SNCF : le dialogue reste à quai

Les cheminots abordent aujourd’hui le quatrième jour de leur grève intermittente.[BERTRAND LANGLOIS / AFP]

L’exécutif comme les syndi­­­cats refusent de céder sur le fond de la réforme. Ils devront toutefois faire des concessions.

Tout le monde sur les rails. Les cheminots abordent aujourd’hui le quatrième jour de leur grève intermittente contre la réforme de la SNCF. Le mouvement, moins suivi hier (35 %, selon la société ferroviaire), devrait connaître un regain de participation aujourd’hui (43 %), avec un TGV sur cinq, un Transilien et un TER sur trois et un Intercités sur six. Si les cgrévistes se veulent inflexibles, en face, le gouvernement, est tout aussi intransigeant et défend ses mesures avec vigueur.

Un duel au sommet

Pour faire passer son message, l’Etat ne ménage pas ses efforts. Edouard Philippe dans Le Parisien, Elisabeth Borne dans Sud Ouest, Nicolas Hulot et Sébastien Lecornu dans le JDD... Hier, quatre membres du gouvernement étaient sur le pont pour défendre la réforme. Avec un mot d’ordre : la fermeté. Des interventions sans compromis qui préparent celle d’Emmanuel Macron, qui doit s’exprimer, jeudi prochain, dans le JT de 13h de TF1, à la veille d’un nouveau jour de grève des cheminots. «Il y a urgence, il faut avancer et tout le monde doit savoir notre détermination à aller au bout», a affirmé le Premier ministre. De son côté, la ministre des Transports a estimé que «l’on défend mieux l’intérêt des cheminots en passant des heures à discuter» qu’avec une grève «qui pénalise les usagers».

La réponse ne s’est pas fait attendre. Dans un communiqué, publié hier sur son site, la CGT-Cheminots appelle à ne pas se laisser «prendre au piège» et à «l’amplification de l’action». L’organisation critique aussi les manœuvres de l’Etat pour «laisser croire à un amoindrissement de la mobilisation». Des menaces laissent même penser que la grève pourrait ne pas s’arrêter en juin.

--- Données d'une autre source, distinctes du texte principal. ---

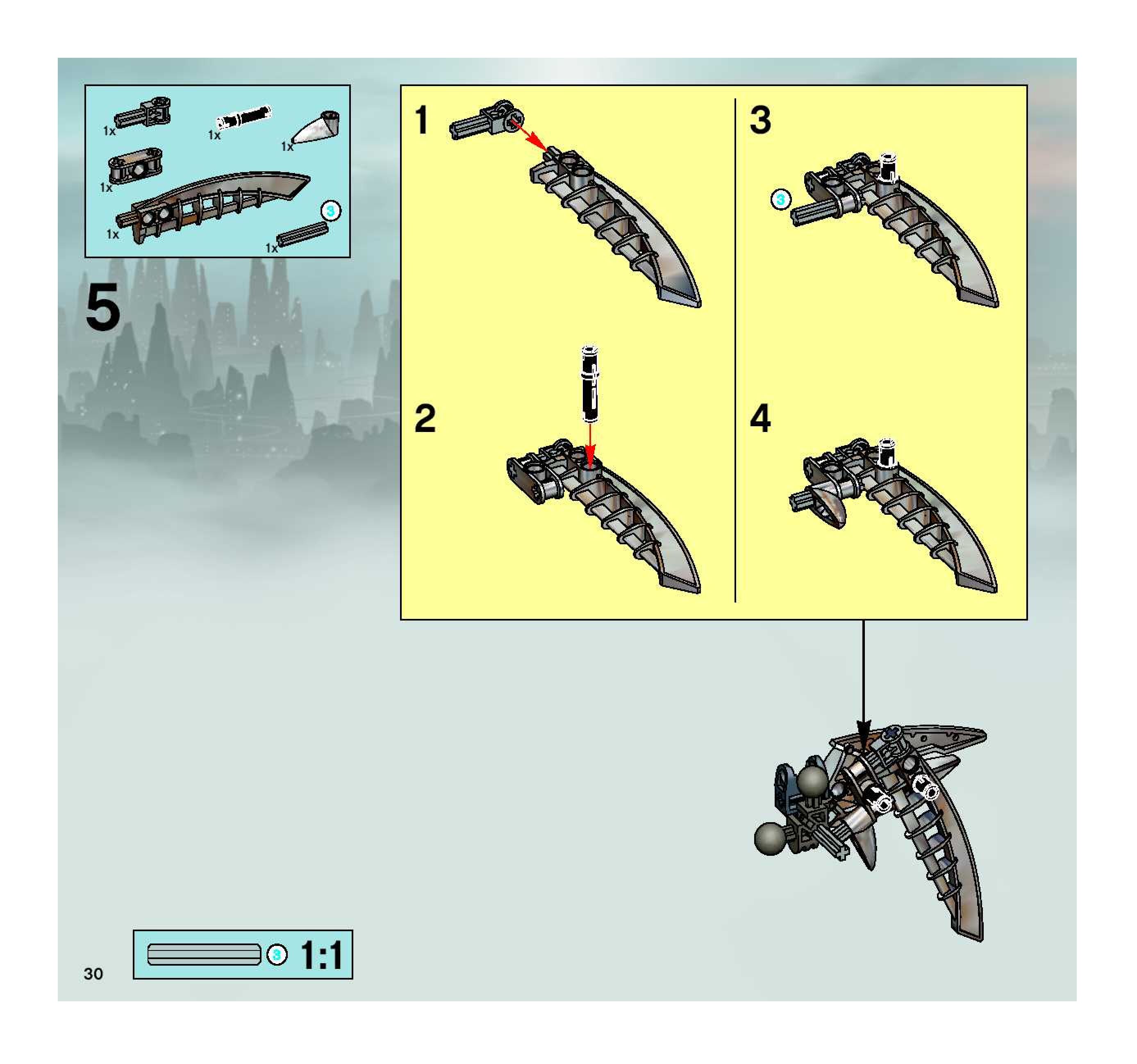 1x
1x
1x
1x
1x
3
1x

5

1
2
3
3
4

3 1:1

30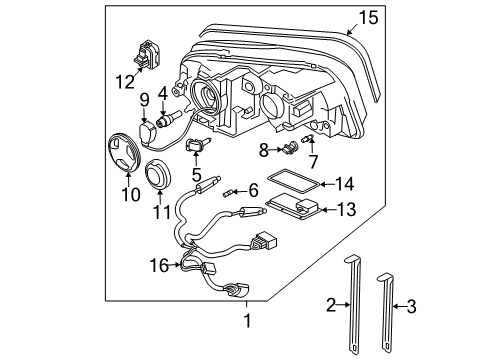 15
12
9
4
8
7
10
5
11
6
14
13
16
1
2
3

Quoi qu’il en soit,  après les dernières concertations de vendredi, de nombreux dossiers cristallisent toujours le conflit. Parmi eux, la transformation de l’entreprise, la fin de l’embauche au statut cheminot, l’ouverture à la concurrence, et la dette de l’entreprise.

Des concessions attendues

Reste à savoir qui va craquer en premier. Les syndicats n’ont, pour l’instant, pas le soutien populaire qu’ils espèrent, un élément pourtant crucial. Un sondage publié hier dans le JDD dévoile ainsi qu’une large majorité de Français (62 %) souhaite que le gouvernement aille jusqu’au bout de la réforme de la SNCF. 

De son côté, l’Etat va devoir affronter un enchaînement des mobilisations. Demain et mercredi les pilotes d’Air France prennent le relais, possiblement suivis par les étudiants, qui ont bloqué de nombreuses universités la semaine dernière.Les fonctionnaires pourraient également entrer dans la danse : ils se réunissent demain pour décider de la suite à donner à leur grève du 22 mars. La guerre (des nerfs) est loin d’être finie.